Starting from a 32B open-weight model with basic context management, optimizing the agent’s memory scaffold doubles or triples progression rates across long-horizon games, and adding a memory-training loop yields further complementary gains that bring the model close to frontier proprietary systems. The improvements derive from structural changes that slash redundant logging by 95% and from training the model to consult existing memory before writing, reducing memory waste. Scaffold optimization alone multiplies progression rate by 1.9× on Crafter, 3.7× on MiniHack, and 3.7× on NetHack. With both scaffold optimization and memory training, the 32B model reaches 51.4% on Crafter, 30.0% on MiniHack, and 1.9% on NetHack, comparable to Claude-Opus-4.5 (49.5%, 27.5%, 2.0%). The evolved memory structure reduces per-step memory growth from 138 to 6 characters (95% reduction), eliminating unbounded append-only log bloat.
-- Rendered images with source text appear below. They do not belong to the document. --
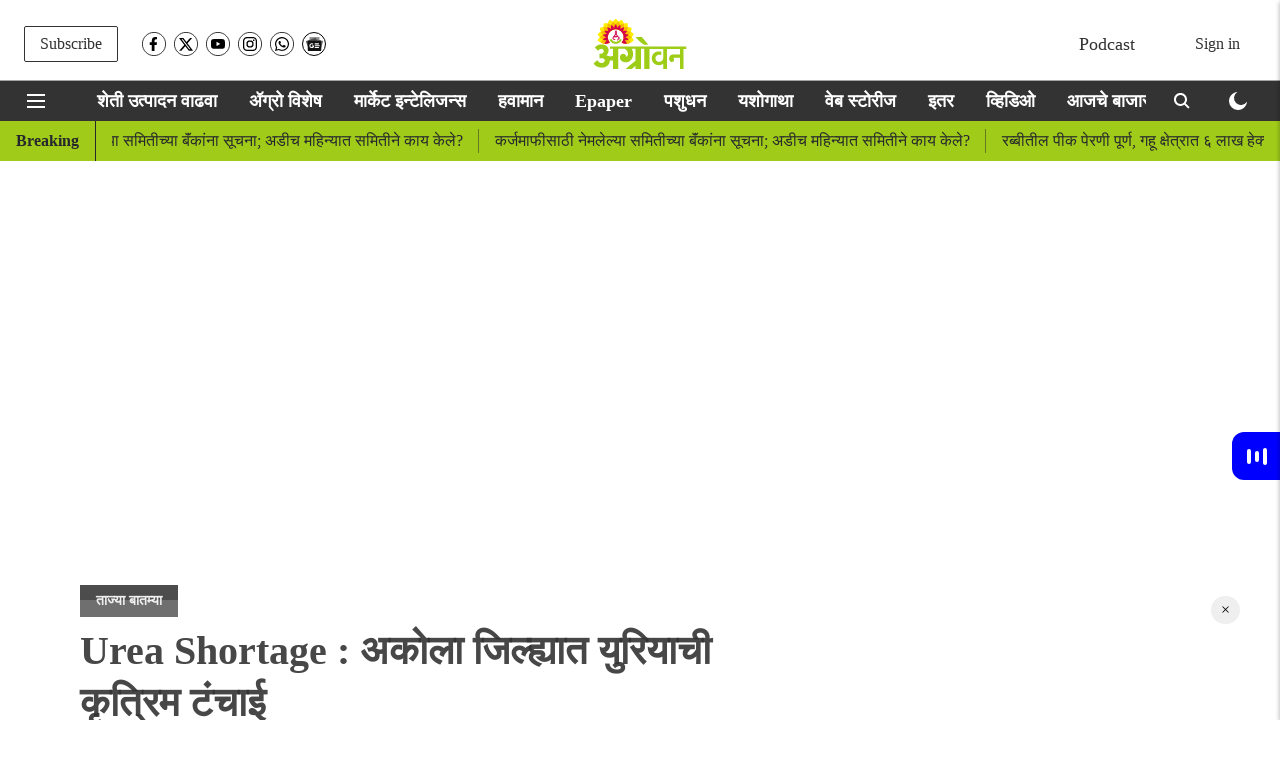

--- FILE ---
content_type: text/html; charset=utf-8
request_url: https://www.google.com/recaptcha/api2/aframe
body_size: 269
content:
<!DOCTYPE HTML><html><head><meta http-equiv="content-type" content="text/html; charset=UTF-8"></head><body><script nonce="5LrbR-xJpfBB0zuGVKk2FA">/** Anti-fraud and anti-abuse applications only. See google.com/recaptcha */ try{var clients={'sodar':'https://pagead2.googlesyndication.com/pagead/sodar?'};window.addEventListener("message",function(a){try{if(a.source===window.parent){var b=JSON.parse(a.data);var c=clients[b['id']];if(c){var d=document.createElement('img');d.src=c+b['params']+'&rc='+(localStorage.getItem("rc::a")?sessionStorage.getItem("rc::b"):"");window.document.body.appendChild(d);sessionStorage.setItem("rc::e",parseInt(sessionStorage.getItem("rc::e")||0)+1);localStorage.setItem("rc::h",'1768932859398');}}}catch(b){}});window.parent.postMessage("_grecaptcha_ready", "*");}catch(b){}</script></body></html>

--- FILE ---
content_type: application/javascript; charset=utf-8
request_url: https://fundingchoicesmessages.google.com/f/AGSKWxVNIwF1hUGwnoGMkZwxCeC8U47ooCgSEIxi2Pl2hFJC7jF_RCg7gKCgWmc414ZYoFMGuhwCUxsN-3KIKy5QNfoGsmCmT5ShTG3L-Ut0OacBqST5YJO4-kL01ULJOldyS_9-v8kzJlgjI0dlaizx80otvlV3mbrz-NTHO3E1ptrFOjSPFDNqEld_U-88/__bucks_ad./google_caf.js?/javascript/oas./adweb./top-ad-
body_size: -1292
content:
window['6f4b0d85-9f88-4b19-aebc-57551dd0a3d4'] = true;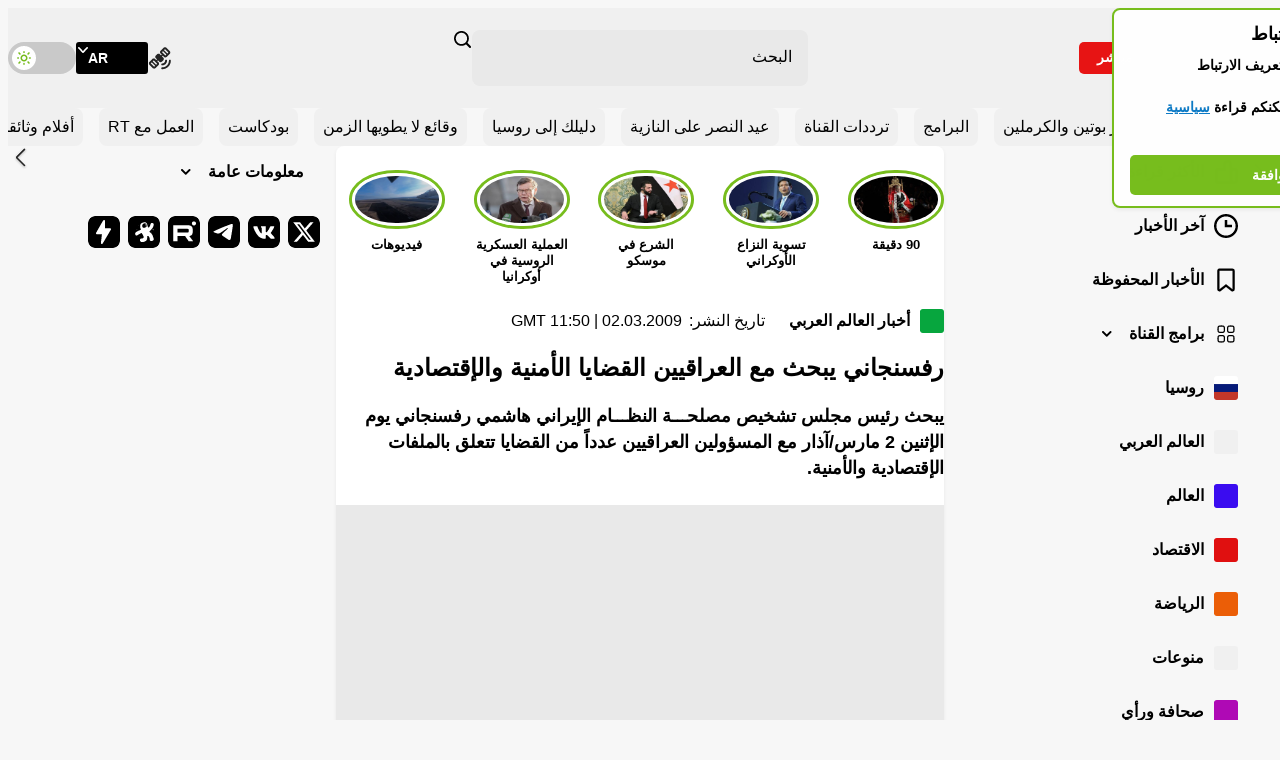

--- FILE ---
content_type: image/svg+xml
request_url: https://ar.russiatoday.com/static/projects/assets/img/icon-like.svg
body_size: -161
content:
<svg fill="none" height="22" viewBox="0 0 21 22" width="21" xmlns="http://www.w3.org/2000/svg"><path clip-rule="evenodd" d="m11.7353 0h1.2082c.9764 0 1.81.704979 1.9722 1.66778l.9544 5.66555h3.1299c1.1046 0 2 .89543 2 2v10.66667c0 1.1046-.8954 2-2 2h-17c-1.10457 0-2-.8954-2-2v-10.66667c0-1.10456.89543-2 2-2h5.41178v-3.05555c0-2.36256 1.93567-4.27778 4.32352-4.27778zm1.8529 18.5556c0 .5522-.4477 1-1 1h-9.11761c-.55228 0-1-.4478-1-1v-7.7778c0-.5523.44772-1.00002 1-1.00002h6.41174v-5.5c0-1.01249.82967-1.83334 1.85297-1.83334.4656 0 .8631.33619.9405.79533l.9124 5.41699zm3.4706 1c-.5523 0-1-.4478-1-1v-7.7778c0-.5523.4477-1.00002 1-1.00002h.4706c.5523 0 1 .44772 1 1.00002v7.7778c0 .5522-.4477 1-1 1z" fill="currentColor" fill-rule="evenodd"/></svg>
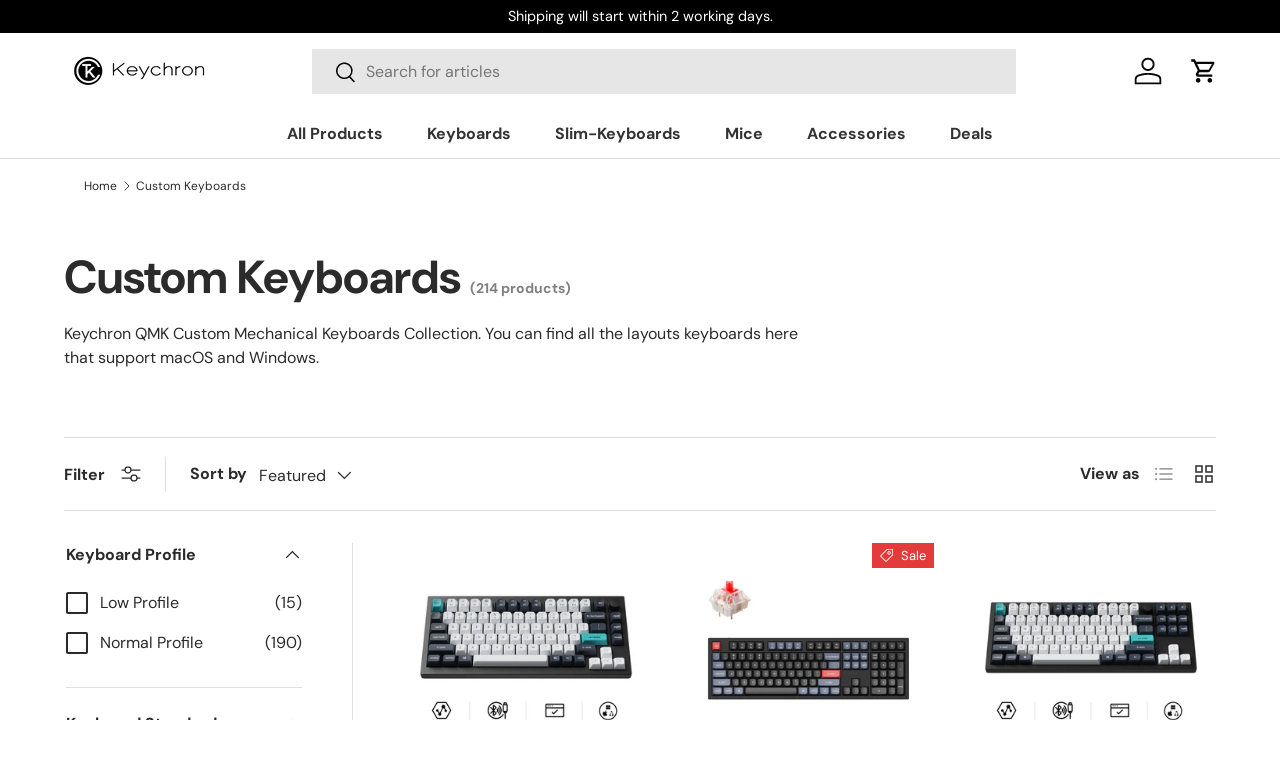

--- FILE ---
content_type: text/html; charset=utf-8
request_url: https://www.keychron.com/apps/reviews/collections?url=https:/www.keychron.com/collections/custom-keyboards?page=3
body_size: -31
content:
 [ { "@context": "http://schema.org", "@type": "OfferCatalog", "mainEntityOfPage": { "@type": "WebPage", "@id": "https://www.keychron.com/collections/custom-keyboards#webpage_sp_schemaplus" }, "description": "Keychron QMK Custom Mechanical Keyboards Collection. You can find all the layouts keyboards here that support macOS and Windows.", "name": "Custom Keyboards", "url": "https://www.keychron.com/collections/custom-keyboards",  "numberOfItems": "214" }     , { "@context": "http://schema.org", "@type": "BreadcrumbList", "name": "Keychron  Breadcrumbs Schema by SchemaPlus", "itemListElement": [ { "@type": "ListItem", "position": 1, "item": { "@id": "https://www.keychron.com/collections", "name": "Collections" } }, { "@type": "ListItem", "position": 2, "item": { "@id": "https://www.keychron.com/collections/custom-keyboards#breadcrumb_sp_schemaplus", "name": "Custom Keyboards" } }   ] }   ]

--- FILE ---
content_type: text/json
request_url: https://conf.config-security.com/model
body_size: 84
content:
{"title":"recommendation AI model (keras)","structure":"release_id=0x79:28:34:6d:56:36:52:73:68:3f:56:2c:4d:63:6c:31:72:58:73:7b:59:6f:6e:50:79:38:6c:5d:5d;keras;7dxcaav0exhwmjeakvwpekh2iiwwvzo6tlpc58ib5qernonspc1vg6vhvs2z0dvoj8lv1b89","weights":"../weights/7928346d.h5","biases":"../biases/7928346d.h5"}

--- FILE ---
content_type: text/javascript
request_url: https://www.keychron.com/cdn/shop/t/41/assets/convx__slider.js?v=114883965861412258731754248261
body_size: -98
content:
(function(){"use strict";class ConvxSlider extends HTMLElement{constructor(){super(),this.flickityInstance=null}connectedCallback(){this.initFlickity(),window.addEventListener("resize",this.updateFlickity.bind(this))}disconnectedCallback(){window.removeEventListener("resize",this.updateFlickity.bind(this)),this.flickityInstance&&this.flickityInstance.destroy()}getFlickityOptions(){const defaultOptions=window.innerWidth<768?{cellAlign:"center",contain:!0,groupCells:!0,imagesLoaded:!0}:{cellAlign:"left",contain:!0,groupCells:!1,imagesLoaded:!0};let customOptions={};try{const optionsString=this.getAttribute("data-options");optionsString&&(customOptions=JSON.parse(optionsString))}catch(error){console.warn("Invalid data-options format:",error)}return{...defaultOptions,...customOptions}}initFlickity(){this.flickityInstance&&this.flickityInstance.destroy(),this.flickityInstance=new Flickity(this,this.getFlickityOptions())}updateFlickity(){this.initFlickity()}}function onDOMContentLoaded(){const path=location.pathname,isHomePage=path=="/",isProducts=path.includes("/products"),isCollections=path.includes("/collections")&&!isProducts,isCart=path=="/cart";customElements.define("convx-slider",ConvxSlider)}document.readyState==="loading"?document.addEventListener("DOMContentLoaded",onDOMContentLoaded,{once:!0}):onDOMContentLoaded()})();
//# sourceMappingURL=/cdn/shop/t/41/assets/convx__slider.js.map?v=114883965861412258731754248261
Training a memory specialist sharply reduces memory writes per search, instilling a consult-before-write discipline. The specialist searches existing files before appending new content, cutting the write-to-search ratio by more than half in Crafter and by over 70% in MiniHack and NetHack. This internalized pattern complements the optimized scaffold's structured memory, leading to more efficient and goal-directed agent behavior. The write-to-search ratio drops from 0.84 to 0.39 in Crafter, 2.89 to 0.82 in MiniHack, and 4.66 to 1.31 in NetHack after training the specialist. The specialist consistently searches memory before writing, avoiding blind appends and reducing redundant logging by up to 72%.

Optimizing the agent’s memory scaffold and training a memory specialist to consult memory before writing dramatically improve performance on long-horizon tasks, bringing a 32B open-weight model close to frontier proprietary systems. Restructuring memory alone eliminates 95% of per-step log bloat and boosts progression rates, while memory training cuts redundant writes by more than half by instilling a disciplined consult-before-write pattern.